In 1750, Benjamin Franklin said, "Glass, china and reputations are easily crack’d and never well mended.” Two-hundred and seventy-one years later, Franklin is still correct, but these days, data management technology and canny communications professionals can either manage a potentially reputation-damaging crisis or, ideally, prevent a crisis from happening in the first place. It is better to keep your china and glass intact on the public mantelpiece rather than reaching for the reputation management glue.

Signal AI has published a whitepaper on reputation management that focuses on data, which can often overwhelm organisations through its sheer volume. According to the whitepaper, data has myriad uses. It can be used to form strategies, measure the impact of communications activities and make better reputational decisions.

Artificial intelligence applications, for example, can be leveraged to sift through media coverage from news sites, broadcast media and blog content about your own or competitor organisations, or to find relevant regulatory data that is essential for compliance.

The global media landscape has changed so much in the past 20 years. The internet has seen newspaper sales slump as more people get their news online. While this has made it easier to access information, online media is a double-edged sword. It is much faster to publish online and this means the news cycle has sped up exponentially. In turn, this has led to more inaccurate reports being published and accepted as fact. The rise of so-called citizen journalism also comes into play, as anyone with an internet connection can publish without the traditional checks and balances of sub-editors or legal experts.

Important, world-changing, agenda-setting news stories have broken online, which is good for democracy and transparency. But, equally, misinformation gets out and negative reports about organisations or people are often published without any right of reply. When a proactive communications team monitors online media effectively, it becomes easier to spot these sorts of reports before they snowball into something bigger.
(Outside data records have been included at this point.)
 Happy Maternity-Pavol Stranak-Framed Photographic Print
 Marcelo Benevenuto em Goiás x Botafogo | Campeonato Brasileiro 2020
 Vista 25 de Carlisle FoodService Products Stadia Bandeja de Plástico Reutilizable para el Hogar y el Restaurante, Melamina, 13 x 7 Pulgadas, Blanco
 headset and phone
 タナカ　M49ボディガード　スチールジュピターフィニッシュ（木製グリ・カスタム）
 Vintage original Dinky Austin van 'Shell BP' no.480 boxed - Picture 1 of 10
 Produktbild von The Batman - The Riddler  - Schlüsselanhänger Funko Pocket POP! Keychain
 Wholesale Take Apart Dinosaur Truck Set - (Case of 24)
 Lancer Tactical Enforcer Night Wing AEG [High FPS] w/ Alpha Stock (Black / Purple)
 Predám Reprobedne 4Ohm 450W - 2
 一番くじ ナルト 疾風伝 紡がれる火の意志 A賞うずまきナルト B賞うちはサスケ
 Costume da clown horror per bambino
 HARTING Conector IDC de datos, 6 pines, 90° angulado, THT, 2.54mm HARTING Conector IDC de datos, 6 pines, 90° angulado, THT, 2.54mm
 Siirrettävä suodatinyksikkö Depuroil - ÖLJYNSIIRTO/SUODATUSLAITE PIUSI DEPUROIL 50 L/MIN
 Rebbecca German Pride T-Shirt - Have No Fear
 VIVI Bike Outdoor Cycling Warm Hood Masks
The potential for reputation damage via some of the less credible corners of the internet can then be significantly reduced.

Knowledge has always been power and the sheer volume of information out there today makes it harder to leverage this power and use it constructively, which is why the Signal AI whitepaper advocates for enlisting AI.

Keeping a sharply focused eye on media coverage about your competitors – so you’re aware of their latest innovations, announcements – on regulatory requirements – especially for companies that must negotiate challenges such as post-Brexit requirements or ever-changing COVID rules – and on any negative coverage that may affect your own business – is essential for keeping a good reputation. A proactive communications team plays a vital role here. Preventing a possible reputation-damaging issue is far preferable to having to go into crisis-management mode.

Benjamin Franklin would not have known about the power of AI, but his words of wisdom about the fragility of reputations still resonate today. Proactively avoiding the headache of devising a damage-control plan is the best way to keep your reputation intact.